Je suis saisie d’un amendement n° 739.
La parole est à M. André Chassaigne, pour le soutenir.

M. André Chassaigne. Le présent projet de loi renforce les pénalités de retard, ce qui apparaît comme une bonne mesure. En prévoyant de fixer ces pénalités à un taux supérieur de sept points au taux de refinancement de la Banque centrale européenne, le texte va dans le bon sens, car ce taux se rapproche, aux conditions de marché actuelles, du chiffre de 10 %, jugé dissuasif.

L’Observatoire des délais de paiements a cependant noté dans son rapport de décembre 2007 que les pénalités ne sont appliquées que dans 11 % des cas. Cela est dû à un rapport de force très défavorable aux fournisseurs dans leur face-à-face avec la grande distribution. Les petits producteurs, contraints de se livrer entre eux à une concurrence débridée pour accéder à des débouchés commerciaux, sont comme pieds et poings liés face à quelques centrales qui définissent les conditions d’achat des produits. Aussi, lorsque le délai de paiement est dépassé, les fournisseurs n’osent-ils pas exiger le versement des pénalités, de crainte que le marché ne leur échappe. La libre négociabilité commerciale que ce texte renforce en son article 21 accentuera encore ce phénomène.
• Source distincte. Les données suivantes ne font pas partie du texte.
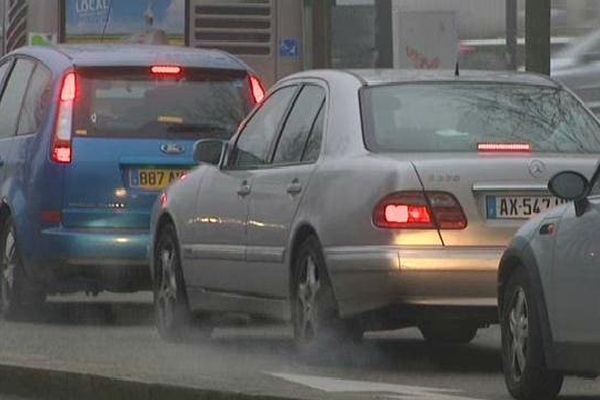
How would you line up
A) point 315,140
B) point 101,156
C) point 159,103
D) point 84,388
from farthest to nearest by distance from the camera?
1. point 159,103
2. point 101,156
3. point 315,140
4. point 84,388

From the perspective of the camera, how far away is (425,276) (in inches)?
393

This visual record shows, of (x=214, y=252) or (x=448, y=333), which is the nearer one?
(x=448, y=333)

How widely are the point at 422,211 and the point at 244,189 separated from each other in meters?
1.81

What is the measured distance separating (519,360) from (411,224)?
1089mm

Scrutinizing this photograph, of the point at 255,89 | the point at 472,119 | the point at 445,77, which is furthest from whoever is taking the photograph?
the point at 255,89

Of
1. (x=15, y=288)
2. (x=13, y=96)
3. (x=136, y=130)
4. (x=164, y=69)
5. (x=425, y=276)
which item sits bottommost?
(x=15, y=288)

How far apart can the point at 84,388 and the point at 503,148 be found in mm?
2509

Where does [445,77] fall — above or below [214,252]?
above

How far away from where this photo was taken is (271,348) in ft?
39.9

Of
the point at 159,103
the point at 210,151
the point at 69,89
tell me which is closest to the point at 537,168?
the point at 210,151

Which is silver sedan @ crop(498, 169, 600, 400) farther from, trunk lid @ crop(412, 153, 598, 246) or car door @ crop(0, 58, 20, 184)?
car door @ crop(0, 58, 20, 184)

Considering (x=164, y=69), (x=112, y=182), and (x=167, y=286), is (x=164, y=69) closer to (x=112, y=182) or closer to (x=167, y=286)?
(x=112, y=182)

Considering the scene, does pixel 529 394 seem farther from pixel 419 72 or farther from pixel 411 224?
pixel 419 72

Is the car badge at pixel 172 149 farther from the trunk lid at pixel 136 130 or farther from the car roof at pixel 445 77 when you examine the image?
the car roof at pixel 445 77
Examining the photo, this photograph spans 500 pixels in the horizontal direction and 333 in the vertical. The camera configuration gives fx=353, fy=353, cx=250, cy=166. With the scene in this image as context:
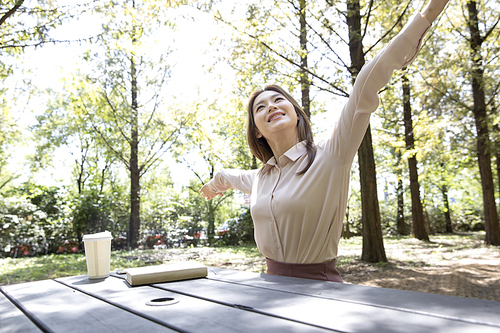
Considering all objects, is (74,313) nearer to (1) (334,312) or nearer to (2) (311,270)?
(1) (334,312)

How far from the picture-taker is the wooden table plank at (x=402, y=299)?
2.55 feet

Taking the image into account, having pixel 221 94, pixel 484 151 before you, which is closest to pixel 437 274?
pixel 484 151

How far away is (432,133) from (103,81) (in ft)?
29.5

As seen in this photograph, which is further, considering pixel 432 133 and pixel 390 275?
pixel 432 133

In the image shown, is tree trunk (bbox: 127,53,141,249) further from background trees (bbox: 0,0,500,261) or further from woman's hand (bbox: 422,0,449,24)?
woman's hand (bbox: 422,0,449,24)

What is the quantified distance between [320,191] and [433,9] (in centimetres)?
81

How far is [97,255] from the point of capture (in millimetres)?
1544

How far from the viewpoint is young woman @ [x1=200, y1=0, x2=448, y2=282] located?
134cm

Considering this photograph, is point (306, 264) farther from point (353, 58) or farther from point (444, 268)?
point (353, 58)

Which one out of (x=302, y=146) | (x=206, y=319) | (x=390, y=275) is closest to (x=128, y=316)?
(x=206, y=319)

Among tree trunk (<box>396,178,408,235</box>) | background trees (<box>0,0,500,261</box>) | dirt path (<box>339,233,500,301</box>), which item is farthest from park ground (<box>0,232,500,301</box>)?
tree trunk (<box>396,178,408,235</box>)

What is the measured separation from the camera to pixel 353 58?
20.0ft

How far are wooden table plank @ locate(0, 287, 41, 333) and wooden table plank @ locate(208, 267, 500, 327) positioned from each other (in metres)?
0.67

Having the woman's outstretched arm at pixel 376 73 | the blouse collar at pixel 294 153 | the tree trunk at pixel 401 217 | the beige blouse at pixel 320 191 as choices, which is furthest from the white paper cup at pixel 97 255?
the tree trunk at pixel 401 217
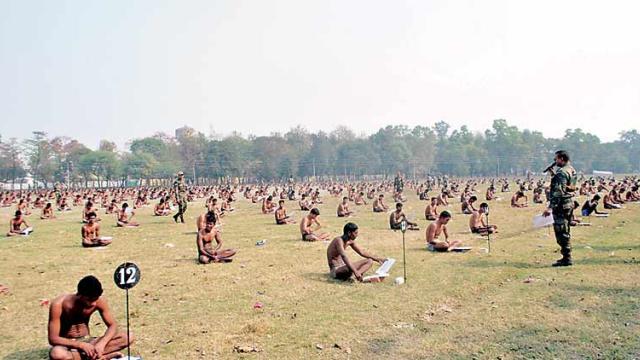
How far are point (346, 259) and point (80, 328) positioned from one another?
244 inches

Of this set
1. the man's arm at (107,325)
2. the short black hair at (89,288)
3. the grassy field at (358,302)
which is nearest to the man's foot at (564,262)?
the grassy field at (358,302)

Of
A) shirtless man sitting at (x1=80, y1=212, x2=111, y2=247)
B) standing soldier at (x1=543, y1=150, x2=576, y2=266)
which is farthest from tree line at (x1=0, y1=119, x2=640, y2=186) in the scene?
standing soldier at (x1=543, y1=150, x2=576, y2=266)

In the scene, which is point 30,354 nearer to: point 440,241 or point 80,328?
point 80,328

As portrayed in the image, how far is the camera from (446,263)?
14.8 meters

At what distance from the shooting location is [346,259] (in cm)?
1222

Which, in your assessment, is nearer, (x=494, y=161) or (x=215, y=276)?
(x=215, y=276)

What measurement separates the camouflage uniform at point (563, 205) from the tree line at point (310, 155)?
105347 mm

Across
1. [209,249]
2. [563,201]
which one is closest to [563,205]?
[563,201]

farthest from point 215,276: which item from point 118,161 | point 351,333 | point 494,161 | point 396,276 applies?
point 494,161

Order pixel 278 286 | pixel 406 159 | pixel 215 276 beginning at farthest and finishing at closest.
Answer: pixel 406 159, pixel 215 276, pixel 278 286

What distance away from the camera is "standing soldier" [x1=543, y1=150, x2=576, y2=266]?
13.6 meters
Dans ce cadre, il ne sert donc à rien de mettre en place un délai légal de paiement s’il ne s’accompagne pas d’un dispositif de contrôle. Au vu, cependant, de la dépendance des petits producteurs, il est peu probable que des sous-traitants saisissent spontanément les autorités de contrôle, notamment la DGCCRF, ou la justice pour faire respecter leurs droits. Il convient donc que les autorités de contrôle appliquent elles-mêmes automatiquement la réglementation, exonérant ainsi les PME sous-traitantes d’engager une action contre leurs donneurs d’ordre.
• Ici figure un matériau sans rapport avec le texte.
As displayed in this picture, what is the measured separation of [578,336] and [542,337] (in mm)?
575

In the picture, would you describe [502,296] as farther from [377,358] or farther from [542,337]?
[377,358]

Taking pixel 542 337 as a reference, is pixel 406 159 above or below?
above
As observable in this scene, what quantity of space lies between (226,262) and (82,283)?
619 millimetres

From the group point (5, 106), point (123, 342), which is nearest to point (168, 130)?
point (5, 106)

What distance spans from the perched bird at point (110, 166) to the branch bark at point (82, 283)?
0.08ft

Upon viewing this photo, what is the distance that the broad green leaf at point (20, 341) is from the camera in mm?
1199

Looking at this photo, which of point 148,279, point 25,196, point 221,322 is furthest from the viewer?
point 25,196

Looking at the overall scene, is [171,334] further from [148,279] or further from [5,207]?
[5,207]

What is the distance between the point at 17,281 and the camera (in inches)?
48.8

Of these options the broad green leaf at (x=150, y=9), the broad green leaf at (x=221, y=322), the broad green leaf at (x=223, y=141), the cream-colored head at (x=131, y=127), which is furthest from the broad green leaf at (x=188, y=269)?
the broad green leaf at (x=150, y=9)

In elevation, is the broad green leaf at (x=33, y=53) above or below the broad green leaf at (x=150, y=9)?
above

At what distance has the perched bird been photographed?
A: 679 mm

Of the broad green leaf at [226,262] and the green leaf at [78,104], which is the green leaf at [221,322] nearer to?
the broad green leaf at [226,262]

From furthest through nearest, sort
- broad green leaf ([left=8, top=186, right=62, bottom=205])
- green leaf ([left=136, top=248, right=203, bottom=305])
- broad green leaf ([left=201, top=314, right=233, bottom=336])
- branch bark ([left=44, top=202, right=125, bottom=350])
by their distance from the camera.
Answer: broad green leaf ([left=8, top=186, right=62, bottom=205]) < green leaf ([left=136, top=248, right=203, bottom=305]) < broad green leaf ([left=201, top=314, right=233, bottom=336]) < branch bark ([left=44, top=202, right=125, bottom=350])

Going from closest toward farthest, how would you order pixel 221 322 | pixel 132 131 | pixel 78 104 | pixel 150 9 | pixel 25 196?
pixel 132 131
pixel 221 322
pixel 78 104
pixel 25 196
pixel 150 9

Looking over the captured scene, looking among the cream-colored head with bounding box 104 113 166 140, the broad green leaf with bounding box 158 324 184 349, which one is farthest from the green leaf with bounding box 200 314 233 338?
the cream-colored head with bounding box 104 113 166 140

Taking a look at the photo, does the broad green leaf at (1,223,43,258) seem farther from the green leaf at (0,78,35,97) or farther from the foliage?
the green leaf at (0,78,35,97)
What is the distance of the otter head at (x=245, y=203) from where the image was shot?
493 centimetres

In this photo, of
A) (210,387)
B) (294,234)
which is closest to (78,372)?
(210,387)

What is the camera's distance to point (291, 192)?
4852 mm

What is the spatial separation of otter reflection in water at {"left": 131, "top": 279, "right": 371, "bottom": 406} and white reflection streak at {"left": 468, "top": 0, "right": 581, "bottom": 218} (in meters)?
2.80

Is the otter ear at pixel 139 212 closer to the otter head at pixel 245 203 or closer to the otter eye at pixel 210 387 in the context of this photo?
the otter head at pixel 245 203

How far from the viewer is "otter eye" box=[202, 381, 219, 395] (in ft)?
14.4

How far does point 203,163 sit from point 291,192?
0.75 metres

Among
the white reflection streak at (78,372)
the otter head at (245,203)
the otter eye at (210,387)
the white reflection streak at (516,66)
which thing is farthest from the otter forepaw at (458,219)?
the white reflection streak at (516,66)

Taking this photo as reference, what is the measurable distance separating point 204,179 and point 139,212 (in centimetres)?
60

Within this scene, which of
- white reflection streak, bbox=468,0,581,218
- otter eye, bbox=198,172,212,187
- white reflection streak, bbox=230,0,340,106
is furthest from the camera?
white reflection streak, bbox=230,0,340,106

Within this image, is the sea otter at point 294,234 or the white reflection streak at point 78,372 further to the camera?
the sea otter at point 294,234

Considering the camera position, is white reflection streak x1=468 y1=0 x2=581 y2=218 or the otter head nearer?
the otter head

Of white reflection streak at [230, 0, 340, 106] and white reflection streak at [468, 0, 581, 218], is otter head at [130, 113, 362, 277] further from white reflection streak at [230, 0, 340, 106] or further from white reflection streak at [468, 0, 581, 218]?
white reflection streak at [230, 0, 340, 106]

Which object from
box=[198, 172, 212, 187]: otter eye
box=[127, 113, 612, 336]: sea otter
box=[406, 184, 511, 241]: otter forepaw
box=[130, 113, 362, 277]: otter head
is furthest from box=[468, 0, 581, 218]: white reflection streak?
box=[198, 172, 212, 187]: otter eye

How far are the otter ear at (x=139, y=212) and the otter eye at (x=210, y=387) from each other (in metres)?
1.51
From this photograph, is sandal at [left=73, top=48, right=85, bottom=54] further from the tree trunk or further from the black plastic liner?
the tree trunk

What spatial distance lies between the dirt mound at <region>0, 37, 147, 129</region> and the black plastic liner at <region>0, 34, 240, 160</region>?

Toutefois, cette mesure ne pourra par ailleurs s’appliquer que si les moyens de la DGCCRF sont considérablement accrus. En effet, cet organisme dispose d’un personnel très réduit face au nombre très important d’entreprises, phénomène que renforce la filialisation croissante dans notre économie.

Les députés communistes et républicains proposent donc de confier à la DGCCRF le contrôle du versement des pénalités de retard, afin de permettre un contrôle efficace et généralisé du respect des dispositions. Faute de quoi les mesures les plus ambitieuses demeureront sans conséquence, et le plus terrible serait de donner espoir aux petites entreprises de sortir de l’ornière avant de les décevoir en ne permettant pas la mise en œuvre de ces nouvelles dispositions. Je précise pour conclure que cette proposition est reprise d’un rapport de notre collègue Martial Saddier sur les entreprises sous-traitantes de la métallurgie.

Mme la présidente. Quel est l’avis de la commission ?

M. Jean-Paul Charié, rapporteur. Deux choses. Tout d’abord, la DGCCRF a déjà pour mission de procéder à ces contrôles et il n’est donc pas nécessaire de le mettre dans la loi.
[…]

Mme la présidente. Quel est l’avis du Gouvernement ?

M. le secrétaire d’État chargé du commerce, de l’artisanat, des petites et moyennes entreprises, du tourisme et des services. Je rejoins l’argumentation du rapporteur pour donner un avis défavorable à l’amendement n° 739. En effet, monsieur Chassaigne, la DGCCRF exerce déjà, au titre de ses missions, le contrôle du respect de la loi dans ces domaines, et notamment de la réglementation relative aux délais de paiement.

Je m’associe bien évidemment à l’hommage qui vient d’être rendu à la DGCCRF et salue la présence de son éminent directeur au banc des commissaires du Gouvernement.

M. André Chassaigne. Les pénalités de retard ne sont appliquées que dans 11 % des cas : le chiffre est parlant !

[…] (intervention d’autres parlementaires…)

Mme la présidente. La parole est à M. André Chassaigne.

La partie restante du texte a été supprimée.